What are my goals in therapy and life? Getting to that core of reclaiming my traumatized, abandoned self. Self-love recovery and repair, the journey, step by baby step, learning to risk being expression-full, calming myself, and trying to free my blocked and frozen emotions. State what I authentically mean, believe, and want. BE PRESENT and speak up. Be expressive of my sexuality, learn to own it, and to reclaim it; learn to fight back and stand up for myself. Rethink the learned trauma, associated with being the cause of another’s anger, upset, rage, (their hurt). Let them be themselves with their own emotions, separate from mine. Reclaim and recognize “the truth,” reality: I am not the cause of others’ emotions.
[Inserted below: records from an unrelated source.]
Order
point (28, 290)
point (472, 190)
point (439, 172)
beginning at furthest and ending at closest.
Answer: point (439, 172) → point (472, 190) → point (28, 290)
Stop owning others’ emotions. I am not them; I am me, and I am reclaiming that little boy in the corner who needs my love and support (SELF LOVE!). This is my intention. He is never going away again, and he never should have. My mission is to help that little boy stand up on his own two feet, come back to me, and allow me to reclaim him. I have not been who I am; he is who I am, and I see he has had enough punishment for a lifetime.

Now that is getting to The Heart of the Matter.